Just a reminder that they felt this way about Reagan.  Reagan paid lipservice to Evangelical goals, at least their over ones, but did not follow through.  Bush who is an Evangelical seemed to be ready to deliver on the promises.    This must be a very bitter bill.

The loudest voices against Miers is not the Evangelicals but the likes of George Will, Charles Krautheimer and even Pat Buchannan.  What the Miers nomination may show are the fractures within Republicanism and within the Right.  The Repubicans are held together through devotion to Reagan and tax cuts, retaining power and as we have seen with Delay, money.

Irish - I am truly down the road from them.  Falwell in Lynchburg and I am in Charlottesville.  My daughter is a student at Sweet Briar College (or, as Jerry says, she is a "whore on the hill").  Robertson is just down I-64 in Virginia Beach. 

I was brought up in a Baptist  church in Richmond, Va that sponsored African missionaries.  When I was 12 years old, one of the Africans who had been ordained by one of our missionaries came to speak to our church.  There was a church meeting to decide if he could ACTUALLY COME INTO OUR CHURCH!  (This was the 50's)  As a twelve-year-old I raised my hand and said that I had just realized that I had just recently been baptised into a "low church."  -- I didn't have the flair for the language that I have now, [she said humbly].  Ultimately, the "owers that be" decided he could come in and talk about his conversion, and about the people in his village in Africa and their experiences, but only if he wore African clothes so no one in the neighborhood would think we let Negroes come into our church except as janitors.

OK.  So now you know my baggage.  What is weird is that I have one sister who is a missionary in Africa, a brother who is twice-born, and another sister who is as non-religious as I am.  I am only close to the latter.  She is the only one I can have a respectful conversation with.

So please, don't feel torched.  Some of my feelings are baggage, but I have spent a lifetime trying to figure out how to do the right thing, and to be honorable.  I have not found it in religion, and I must say, I really tried to.  Why?  Because just doing what you are told with the promises (that no human has the right to make) is so much easier.  In fact, it is a no-brainer.

Jan Knaus

I think you're underestimating the power of the unity of the VRWC.  Without the Krauthammers and Wills developing the lines of argument, the interemediaries like Rush have no source for their content. Without clear talking points from both the administration, the congress and the punditocracy, the evangelicals are going to lose their coherence.

The metaphor Peter Daou has used is a triangle. The intellectuals are an important part of the triangle.  A mixed message undermines the entire enterprise.

BTW, I do think this is moot.

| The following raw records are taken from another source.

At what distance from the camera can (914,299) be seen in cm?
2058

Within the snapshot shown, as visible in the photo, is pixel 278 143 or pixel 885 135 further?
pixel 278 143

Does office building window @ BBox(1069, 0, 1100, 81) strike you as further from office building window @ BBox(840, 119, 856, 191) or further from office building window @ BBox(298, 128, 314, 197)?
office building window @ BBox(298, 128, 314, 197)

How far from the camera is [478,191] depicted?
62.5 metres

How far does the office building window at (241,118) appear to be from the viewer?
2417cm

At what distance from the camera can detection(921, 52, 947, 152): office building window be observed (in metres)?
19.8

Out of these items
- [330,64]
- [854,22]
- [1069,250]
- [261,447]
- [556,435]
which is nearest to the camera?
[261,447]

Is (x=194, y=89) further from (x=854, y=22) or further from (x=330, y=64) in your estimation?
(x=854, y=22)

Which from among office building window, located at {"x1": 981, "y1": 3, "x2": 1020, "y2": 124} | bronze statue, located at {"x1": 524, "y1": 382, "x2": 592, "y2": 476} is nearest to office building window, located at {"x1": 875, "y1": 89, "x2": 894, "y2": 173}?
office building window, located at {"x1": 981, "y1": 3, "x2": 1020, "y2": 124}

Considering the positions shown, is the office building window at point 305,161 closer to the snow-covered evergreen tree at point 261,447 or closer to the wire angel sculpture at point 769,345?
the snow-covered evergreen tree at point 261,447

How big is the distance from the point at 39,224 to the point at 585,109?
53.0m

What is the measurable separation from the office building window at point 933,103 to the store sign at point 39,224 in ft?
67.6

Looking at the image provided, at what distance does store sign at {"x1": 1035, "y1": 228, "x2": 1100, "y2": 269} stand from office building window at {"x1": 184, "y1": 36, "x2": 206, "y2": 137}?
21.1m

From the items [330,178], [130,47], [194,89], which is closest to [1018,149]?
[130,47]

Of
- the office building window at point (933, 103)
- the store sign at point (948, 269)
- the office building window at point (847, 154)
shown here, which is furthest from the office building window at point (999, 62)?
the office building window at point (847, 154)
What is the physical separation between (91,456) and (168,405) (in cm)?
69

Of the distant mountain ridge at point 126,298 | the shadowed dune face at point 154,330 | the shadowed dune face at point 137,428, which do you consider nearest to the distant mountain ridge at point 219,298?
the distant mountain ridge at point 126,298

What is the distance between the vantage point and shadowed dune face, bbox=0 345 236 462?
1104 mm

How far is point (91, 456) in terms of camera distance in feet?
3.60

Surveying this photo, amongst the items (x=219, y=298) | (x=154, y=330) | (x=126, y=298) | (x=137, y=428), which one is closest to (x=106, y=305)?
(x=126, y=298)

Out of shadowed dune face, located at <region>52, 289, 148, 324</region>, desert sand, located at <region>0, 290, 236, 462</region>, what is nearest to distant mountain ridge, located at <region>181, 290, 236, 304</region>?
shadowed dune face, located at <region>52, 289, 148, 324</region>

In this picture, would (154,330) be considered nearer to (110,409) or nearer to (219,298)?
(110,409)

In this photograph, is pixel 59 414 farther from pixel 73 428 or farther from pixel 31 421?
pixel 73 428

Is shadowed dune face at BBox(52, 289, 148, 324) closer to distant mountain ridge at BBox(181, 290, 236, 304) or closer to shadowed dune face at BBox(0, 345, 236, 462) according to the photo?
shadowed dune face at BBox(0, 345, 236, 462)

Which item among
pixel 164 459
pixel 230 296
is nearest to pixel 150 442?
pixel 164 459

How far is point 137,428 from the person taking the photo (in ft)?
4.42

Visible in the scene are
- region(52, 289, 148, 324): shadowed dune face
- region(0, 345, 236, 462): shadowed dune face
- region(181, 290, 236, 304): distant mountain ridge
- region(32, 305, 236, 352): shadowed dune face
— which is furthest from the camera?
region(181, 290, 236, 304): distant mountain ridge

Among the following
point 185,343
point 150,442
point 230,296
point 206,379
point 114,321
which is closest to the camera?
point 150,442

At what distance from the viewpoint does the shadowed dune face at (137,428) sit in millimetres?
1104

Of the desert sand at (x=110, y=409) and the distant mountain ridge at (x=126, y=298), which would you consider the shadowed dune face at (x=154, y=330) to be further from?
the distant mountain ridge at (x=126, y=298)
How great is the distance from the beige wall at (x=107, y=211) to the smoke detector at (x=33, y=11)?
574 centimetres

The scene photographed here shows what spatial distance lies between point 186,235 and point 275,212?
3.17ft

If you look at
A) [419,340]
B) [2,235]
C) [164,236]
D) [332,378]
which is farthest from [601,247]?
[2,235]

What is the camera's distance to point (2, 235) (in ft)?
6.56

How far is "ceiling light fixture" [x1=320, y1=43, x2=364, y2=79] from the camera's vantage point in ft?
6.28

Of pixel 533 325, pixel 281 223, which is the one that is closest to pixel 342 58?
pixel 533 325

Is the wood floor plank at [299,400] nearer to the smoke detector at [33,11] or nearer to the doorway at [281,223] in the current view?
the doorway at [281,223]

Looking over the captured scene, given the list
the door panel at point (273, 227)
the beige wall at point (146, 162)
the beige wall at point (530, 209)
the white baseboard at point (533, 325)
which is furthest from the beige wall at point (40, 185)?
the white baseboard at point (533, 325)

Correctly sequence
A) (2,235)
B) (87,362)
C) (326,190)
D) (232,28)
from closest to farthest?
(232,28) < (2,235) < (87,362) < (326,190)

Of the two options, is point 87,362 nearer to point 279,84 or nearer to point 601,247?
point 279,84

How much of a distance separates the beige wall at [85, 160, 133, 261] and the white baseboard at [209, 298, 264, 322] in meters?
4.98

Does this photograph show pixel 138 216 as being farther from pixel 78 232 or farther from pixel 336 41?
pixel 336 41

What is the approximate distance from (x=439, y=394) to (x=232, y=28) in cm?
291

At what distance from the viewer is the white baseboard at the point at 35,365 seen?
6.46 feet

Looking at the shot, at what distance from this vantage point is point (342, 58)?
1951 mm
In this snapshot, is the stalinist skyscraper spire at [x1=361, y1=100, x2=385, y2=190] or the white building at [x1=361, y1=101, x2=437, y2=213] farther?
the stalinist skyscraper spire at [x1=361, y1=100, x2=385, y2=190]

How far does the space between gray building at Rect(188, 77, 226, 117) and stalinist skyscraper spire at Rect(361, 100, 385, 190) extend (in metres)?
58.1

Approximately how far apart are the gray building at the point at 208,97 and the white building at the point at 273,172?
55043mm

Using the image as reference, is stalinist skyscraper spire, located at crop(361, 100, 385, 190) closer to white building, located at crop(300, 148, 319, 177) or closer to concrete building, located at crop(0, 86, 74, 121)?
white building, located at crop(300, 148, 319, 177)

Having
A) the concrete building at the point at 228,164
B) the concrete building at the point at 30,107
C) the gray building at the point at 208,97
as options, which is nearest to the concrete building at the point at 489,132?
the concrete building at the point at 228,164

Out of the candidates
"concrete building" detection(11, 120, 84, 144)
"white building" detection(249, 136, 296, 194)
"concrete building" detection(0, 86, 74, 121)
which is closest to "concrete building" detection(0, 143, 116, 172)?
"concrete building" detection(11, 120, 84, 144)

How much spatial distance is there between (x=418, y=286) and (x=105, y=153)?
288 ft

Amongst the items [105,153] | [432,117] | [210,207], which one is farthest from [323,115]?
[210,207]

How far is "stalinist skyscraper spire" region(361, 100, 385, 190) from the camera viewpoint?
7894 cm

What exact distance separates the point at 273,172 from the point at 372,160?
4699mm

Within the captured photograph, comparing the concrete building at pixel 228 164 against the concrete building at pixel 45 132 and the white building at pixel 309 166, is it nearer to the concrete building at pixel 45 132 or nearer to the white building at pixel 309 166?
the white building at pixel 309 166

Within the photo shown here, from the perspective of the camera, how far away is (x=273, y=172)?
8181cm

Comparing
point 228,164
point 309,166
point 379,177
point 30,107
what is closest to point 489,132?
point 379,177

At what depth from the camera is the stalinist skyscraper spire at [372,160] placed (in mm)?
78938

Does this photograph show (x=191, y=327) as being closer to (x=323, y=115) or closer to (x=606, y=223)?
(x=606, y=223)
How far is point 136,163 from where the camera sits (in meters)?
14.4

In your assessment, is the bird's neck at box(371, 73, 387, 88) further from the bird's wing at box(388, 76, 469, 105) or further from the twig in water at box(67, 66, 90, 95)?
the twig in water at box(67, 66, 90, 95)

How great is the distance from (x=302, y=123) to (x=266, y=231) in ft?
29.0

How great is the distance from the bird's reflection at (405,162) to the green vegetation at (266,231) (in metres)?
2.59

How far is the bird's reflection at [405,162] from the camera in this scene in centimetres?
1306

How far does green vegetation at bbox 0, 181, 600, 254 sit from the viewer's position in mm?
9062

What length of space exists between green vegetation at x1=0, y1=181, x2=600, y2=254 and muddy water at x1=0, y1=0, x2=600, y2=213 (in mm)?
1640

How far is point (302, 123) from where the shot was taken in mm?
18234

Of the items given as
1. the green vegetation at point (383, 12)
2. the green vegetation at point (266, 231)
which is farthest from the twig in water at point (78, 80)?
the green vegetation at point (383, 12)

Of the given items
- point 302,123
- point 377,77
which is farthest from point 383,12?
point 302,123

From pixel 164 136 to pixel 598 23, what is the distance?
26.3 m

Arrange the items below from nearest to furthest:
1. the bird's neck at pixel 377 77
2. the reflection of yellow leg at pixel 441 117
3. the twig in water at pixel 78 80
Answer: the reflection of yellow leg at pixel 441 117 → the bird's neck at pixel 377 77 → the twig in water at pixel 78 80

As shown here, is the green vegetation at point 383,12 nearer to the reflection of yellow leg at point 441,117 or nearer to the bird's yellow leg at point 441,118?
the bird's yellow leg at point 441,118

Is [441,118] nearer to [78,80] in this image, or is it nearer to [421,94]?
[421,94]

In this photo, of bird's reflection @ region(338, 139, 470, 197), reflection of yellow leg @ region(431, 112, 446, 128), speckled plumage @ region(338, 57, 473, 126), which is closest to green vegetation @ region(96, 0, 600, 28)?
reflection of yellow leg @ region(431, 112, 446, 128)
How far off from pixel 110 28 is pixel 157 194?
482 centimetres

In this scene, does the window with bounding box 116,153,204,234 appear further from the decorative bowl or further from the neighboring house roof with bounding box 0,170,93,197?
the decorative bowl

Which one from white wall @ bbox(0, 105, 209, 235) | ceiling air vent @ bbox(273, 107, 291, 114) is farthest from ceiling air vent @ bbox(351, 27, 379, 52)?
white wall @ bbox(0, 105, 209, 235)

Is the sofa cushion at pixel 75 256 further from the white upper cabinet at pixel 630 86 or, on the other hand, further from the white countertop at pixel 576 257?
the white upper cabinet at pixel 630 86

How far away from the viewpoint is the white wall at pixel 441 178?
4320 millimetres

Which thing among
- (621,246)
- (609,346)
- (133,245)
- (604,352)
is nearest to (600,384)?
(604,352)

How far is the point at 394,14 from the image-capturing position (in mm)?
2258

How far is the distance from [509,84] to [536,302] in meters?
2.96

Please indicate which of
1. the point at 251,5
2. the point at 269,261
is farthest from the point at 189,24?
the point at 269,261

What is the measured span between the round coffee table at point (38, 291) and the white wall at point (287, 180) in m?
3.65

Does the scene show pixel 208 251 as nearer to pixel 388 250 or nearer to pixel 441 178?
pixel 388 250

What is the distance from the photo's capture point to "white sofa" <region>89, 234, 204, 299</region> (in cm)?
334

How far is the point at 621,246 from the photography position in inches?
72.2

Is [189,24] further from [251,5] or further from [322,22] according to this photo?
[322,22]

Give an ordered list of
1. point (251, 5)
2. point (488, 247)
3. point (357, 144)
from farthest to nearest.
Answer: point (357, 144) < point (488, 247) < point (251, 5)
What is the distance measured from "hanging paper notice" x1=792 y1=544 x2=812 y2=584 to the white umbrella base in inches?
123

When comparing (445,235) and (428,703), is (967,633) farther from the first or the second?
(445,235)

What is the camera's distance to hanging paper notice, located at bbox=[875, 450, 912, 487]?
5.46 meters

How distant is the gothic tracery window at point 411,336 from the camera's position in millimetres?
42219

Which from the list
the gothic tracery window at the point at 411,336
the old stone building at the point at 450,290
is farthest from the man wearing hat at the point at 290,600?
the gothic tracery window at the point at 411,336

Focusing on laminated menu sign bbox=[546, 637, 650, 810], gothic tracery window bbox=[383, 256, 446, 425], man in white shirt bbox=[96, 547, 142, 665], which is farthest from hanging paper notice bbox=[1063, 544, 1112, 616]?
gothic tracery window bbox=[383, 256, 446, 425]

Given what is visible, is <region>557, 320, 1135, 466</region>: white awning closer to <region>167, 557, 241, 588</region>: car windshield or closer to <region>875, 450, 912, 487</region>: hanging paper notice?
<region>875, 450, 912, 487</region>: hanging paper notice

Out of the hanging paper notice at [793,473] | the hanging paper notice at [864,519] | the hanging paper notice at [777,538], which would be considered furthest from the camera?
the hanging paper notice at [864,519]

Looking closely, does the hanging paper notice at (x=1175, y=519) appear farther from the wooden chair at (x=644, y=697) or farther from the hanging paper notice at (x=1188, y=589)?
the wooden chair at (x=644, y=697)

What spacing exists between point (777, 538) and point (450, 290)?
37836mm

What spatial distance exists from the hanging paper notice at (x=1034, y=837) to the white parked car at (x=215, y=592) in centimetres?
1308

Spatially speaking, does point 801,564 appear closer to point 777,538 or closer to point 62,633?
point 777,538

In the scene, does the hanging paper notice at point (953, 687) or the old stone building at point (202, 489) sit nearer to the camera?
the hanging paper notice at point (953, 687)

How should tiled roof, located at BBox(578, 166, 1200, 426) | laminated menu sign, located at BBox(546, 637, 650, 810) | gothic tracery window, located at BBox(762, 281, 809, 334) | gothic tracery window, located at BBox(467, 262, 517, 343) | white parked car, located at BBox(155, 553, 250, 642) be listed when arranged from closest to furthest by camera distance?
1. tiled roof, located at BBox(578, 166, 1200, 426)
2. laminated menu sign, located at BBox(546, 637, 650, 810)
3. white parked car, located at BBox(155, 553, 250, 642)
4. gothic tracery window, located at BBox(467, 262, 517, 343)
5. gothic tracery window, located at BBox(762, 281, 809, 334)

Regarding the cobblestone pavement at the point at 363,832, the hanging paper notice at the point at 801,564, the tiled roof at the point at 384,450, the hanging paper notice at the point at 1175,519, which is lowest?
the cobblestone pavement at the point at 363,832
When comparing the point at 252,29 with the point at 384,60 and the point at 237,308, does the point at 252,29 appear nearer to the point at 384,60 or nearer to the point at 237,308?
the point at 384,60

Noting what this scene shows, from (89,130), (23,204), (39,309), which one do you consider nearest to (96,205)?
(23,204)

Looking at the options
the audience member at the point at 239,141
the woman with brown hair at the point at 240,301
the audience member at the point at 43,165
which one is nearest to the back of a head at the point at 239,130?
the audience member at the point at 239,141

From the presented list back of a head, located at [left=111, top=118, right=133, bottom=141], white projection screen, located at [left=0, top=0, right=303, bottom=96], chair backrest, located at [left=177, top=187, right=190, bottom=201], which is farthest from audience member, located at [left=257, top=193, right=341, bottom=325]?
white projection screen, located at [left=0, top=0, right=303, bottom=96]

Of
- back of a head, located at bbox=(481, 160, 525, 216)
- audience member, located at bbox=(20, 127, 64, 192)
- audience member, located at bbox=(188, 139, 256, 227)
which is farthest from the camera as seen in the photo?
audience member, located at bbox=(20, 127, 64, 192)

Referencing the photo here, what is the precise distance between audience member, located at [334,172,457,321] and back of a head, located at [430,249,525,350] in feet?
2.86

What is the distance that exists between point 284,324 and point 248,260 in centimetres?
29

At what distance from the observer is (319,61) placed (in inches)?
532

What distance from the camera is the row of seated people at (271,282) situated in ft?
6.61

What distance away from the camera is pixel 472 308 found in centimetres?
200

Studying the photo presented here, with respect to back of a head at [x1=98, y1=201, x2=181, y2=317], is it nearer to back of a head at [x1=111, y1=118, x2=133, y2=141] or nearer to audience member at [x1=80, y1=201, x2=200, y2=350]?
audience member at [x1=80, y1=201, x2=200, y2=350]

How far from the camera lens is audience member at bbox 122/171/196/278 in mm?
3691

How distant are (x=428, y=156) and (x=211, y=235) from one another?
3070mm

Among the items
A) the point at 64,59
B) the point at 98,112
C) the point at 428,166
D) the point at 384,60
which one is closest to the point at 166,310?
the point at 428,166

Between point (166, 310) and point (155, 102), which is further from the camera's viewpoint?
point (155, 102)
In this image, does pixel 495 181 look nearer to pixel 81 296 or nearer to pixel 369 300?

I think Specter saying that he'd be willing to call Dobson and Rove as witnesses was a clear signal to the president that this one is not going through easily.  Somebody else, somewhere I can't remember pointed out that there is very little to be said in defense of this nomination.  You can't point to anything that makes her a person who'd want to pick.  Saying that picking a Supreme Court justice is the president's prerogative may work for a cabinet appointment, but it just doesn't fly when picking a Supreme Court justice.

What Senator will stand up and advocate confirmation for this nominee? What will he or she say?

The only thing that speaks for her is her realtionship to Bush and perhaps that she is female in the same way that Clarence Thomas was Black.  

Ed Kilgore has likened this business to a balloon payment on a mortgage. For two generations now, the Republicans have used one excuse after another for their inability to deliver on the evangelical agenda.  The last excuse--the Supreme Court--was supposed to be erased by Bush.

This looks like the Republicans are sending in the keys.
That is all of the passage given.